*Document section*:
-- start --

South Africa is rewriting its exchange-control rulebook for the first time in more than 60 years, and the crypto industry isn’t thrilled. On April 17, 2026, the National Treasury published draft Capital Flow Management Regulations to replace the 1961-era framework and formally bring crypto into the country’s capital control system. The goal sounds reasonable: modernise oversight, tighten crypto monitoring, and align with global anti-money-laundering standards. But major players like VALR and Luno say the details raise serious concerns, and with the public comment deadline shortened to May 18, the industry is rushing to respond.

At the centre of the backlash are provisions that cut straight into how crypto works. The draft gives authorities broad powers to search and seize assets, including crypto, and would require every buyer to declare how and where their crypto was acquired. Penalties for getting it wrong are steep: up to R1 million in fines and five years in prison. But the biggest sticking point is classification. Under the proposal, even crypto trades between South Africans on local platforms could be treated as “capital exports,” as if the money had left the country. Luno’s regional lead, Marius Reitz, says that simply doesn’t make sense, assets held locally should be treated as local.

There’s also a layer of uncertainty baked into the rules. The draft repeatedly references a “determined threshold” — the level above which stricter controls apply — but never actually defines it. That leaves businesses trying to plan around a framework that is both strict and vague. Farzam Ehsani didn’t hold back, calling the document “alarming,” especially given how it could classify locally issued stablecoins and tokenised assets as foreign, effectively penalising innovation happening inside South Africa.

-- end --

*Aim*:
Give again the part of the South Africa crypto rules text that starts with "South Africa is" and ends with "rushing to respond.", substituting "Finance Ministry" for "National Treasury".

Records taken from a collection
-- start --

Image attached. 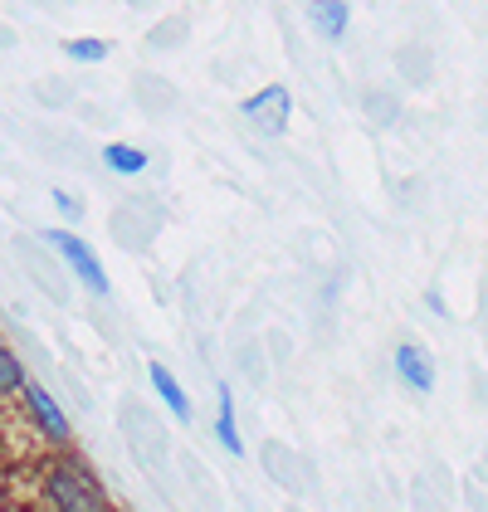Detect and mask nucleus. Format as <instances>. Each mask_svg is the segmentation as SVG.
<instances>
[{
    "label": "nucleus",
    "mask_w": 488,
    "mask_h": 512,
    "mask_svg": "<svg viewBox=\"0 0 488 512\" xmlns=\"http://www.w3.org/2000/svg\"><path fill=\"white\" fill-rule=\"evenodd\" d=\"M54 205H59L64 215H79V200H69V191H54Z\"/></svg>",
    "instance_id": "obj_12"
},
{
    "label": "nucleus",
    "mask_w": 488,
    "mask_h": 512,
    "mask_svg": "<svg viewBox=\"0 0 488 512\" xmlns=\"http://www.w3.org/2000/svg\"><path fill=\"white\" fill-rule=\"evenodd\" d=\"M396 371H401V381L415 386V391H435V366H430V356L420 352L415 342H401V347H396Z\"/></svg>",
    "instance_id": "obj_6"
},
{
    "label": "nucleus",
    "mask_w": 488,
    "mask_h": 512,
    "mask_svg": "<svg viewBox=\"0 0 488 512\" xmlns=\"http://www.w3.org/2000/svg\"><path fill=\"white\" fill-rule=\"evenodd\" d=\"M215 430H220V444H225L230 454H244L240 425H235V400H230V391H225V386H220V415H215Z\"/></svg>",
    "instance_id": "obj_9"
},
{
    "label": "nucleus",
    "mask_w": 488,
    "mask_h": 512,
    "mask_svg": "<svg viewBox=\"0 0 488 512\" xmlns=\"http://www.w3.org/2000/svg\"><path fill=\"white\" fill-rule=\"evenodd\" d=\"M240 113L254 122L264 137H284V132H288V113H293V93H288L284 83H274V88H264V93L244 98Z\"/></svg>",
    "instance_id": "obj_3"
},
{
    "label": "nucleus",
    "mask_w": 488,
    "mask_h": 512,
    "mask_svg": "<svg viewBox=\"0 0 488 512\" xmlns=\"http://www.w3.org/2000/svg\"><path fill=\"white\" fill-rule=\"evenodd\" d=\"M147 376H152V386H157V395H162V405L176 415V420H191V400H186V391L176 386V376L166 371V366H147Z\"/></svg>",
    "instance_id": "obj_7"
},
{
    "label": "nucleus",
    "mask_w": 488,
    "mask_h": 512,
    "mask_svg": "<svg viewBox=\"0 0 488 512\" xmlns=\"http://www.w3.org/2000/svg\"><path fill=\"white\" fill-rule=\"evenodd\" d=\"M49 498H54V508H69V512L108 508V493H103L83 469H74V464H59V469L49 473Z\"/></svg>",
    "instance_id": "obj_1"
},
{
    "label": "nucleus",
    "mask_w": 488,
    "mask_h": 512,
    "mask_svg": "<svg viewBox=\"0 0 488 512\" xmlns=\"http://www.w3.org/2000/svg\"><path fill=\"white\" fill-rule=\"evenodd\" d=\"M103 161H108V171H118V176H142V171H147V152L132 147V142H108V147H103Z\"/></svg>",
    "instance_id": "obj_8"
},
{
    "label": "nucleus",
    "mask_w": 488,
    "mask_h": 512,
    "mask_svg": "<svg viewBox=\"0 0 488 512\" xmlns=\"http://www.w3.org/2000/svg\"><path fill=\"white\" fill-rule=\"evenodd\" d=\"M64 54L79 59V64H98V59H108V44L103 40H64Z\"/></svg>",
    "instance_id": "obj_10"
},
{
    "label": "nucleus",
    "mask_w": 488,
    "mask_h": 512,
    "mask_svg": "<svg viewBox=\"0 0 488 512\" xmlns=\"http://www.w3.org/2000/svg\"><path fill=\"white\" fill-rule=\"evenodd\" d=\"M25 386V366L15 361V356L0 347V395H10V391H20Z\"/></svg>",
    "instance_id": "obj_11"
},
{
    "label": "nucleus",
    "mask_w": 488,
    "mask_h": 512,
    "mask_svg": "<svg viewBox=\"0 0 488 512\" xmlns=\"http://www.w3.org/2000/svg\"><path fill=\"white\" fill-rule=\"evenodd\" d=\"M44 244H54V249H59V259L79 274V283L88 288V293H98V298L108 293V274H103L98 254H93L79 235H69V230H49V235H44Z\"/></svg>",
    "instance_id": "obj_2"
},
{
    "label": "nucleus",
    "mask_w": 488,
    "mask_h": 512,
    "mask_svg": "<svg viewBox=\"0 0 488 512\" xmlns=\"http://www.w3.org/2000/svg\"><path fill=\"white\" fill-rule=\"evenodd\" d=\"M25 405H30V415L40 420V430L49 439H69V420H64V410L54 405V395L44 386H25Z\"/></svg>",
    "instance_id": "obj_5"
},
{
    "label": "nucleus",
    "mask_w": 488,
    "mask_h": 512,
    "mask_svg": "<svg viewBox=\"0 0 488 512\" xmlns=\"http://www.w3.org/2000/svg\"><path fill=\"white\" fill-rule=\"evenodd\" d=\"M308 25H313L318 40L342 44L347 25H352V10H347V0H308Z\"/></svg>",
    "instance_id": "obj_4"
}]
</instances>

-- end --

*Exercise response*:
South Africa is rewriting its exchange-control rulebook for the first time in more than 60 years, and the crypto industry isn’t thrilled. On April 17, 2026, the Finance Ministry published draft Capital Flow Management Regulations to replace the 1961-era framework and formally bring crypto into the country’s capital control system. The goal sounds reasonable: modernise oversight, tighten crypto monitoring, and align with global anti-money-laundering standards. But major players like VALR and Luno say the details raise serious concerns, and with the public comment deadline shortened to May 18, the industry is rushing to respond.